Exercise data ->
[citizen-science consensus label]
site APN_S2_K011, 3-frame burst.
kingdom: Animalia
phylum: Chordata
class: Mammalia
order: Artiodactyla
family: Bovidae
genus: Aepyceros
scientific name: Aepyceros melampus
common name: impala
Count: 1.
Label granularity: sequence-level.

What to work on -> Each entry in the data must be copied exactly.

Task solution ->
[citizen-science consensus label]
site APN_S2_K011, 3-frame burst.
kingdom: Animalia
phylum: Chordata
class: Mammalia
order: Artiodactyla
family: Bovidae
genus: Aepyceros
scientific name: Aepyceros melampus
common name: impala
Count: 1.
Label granularity: sequence-level.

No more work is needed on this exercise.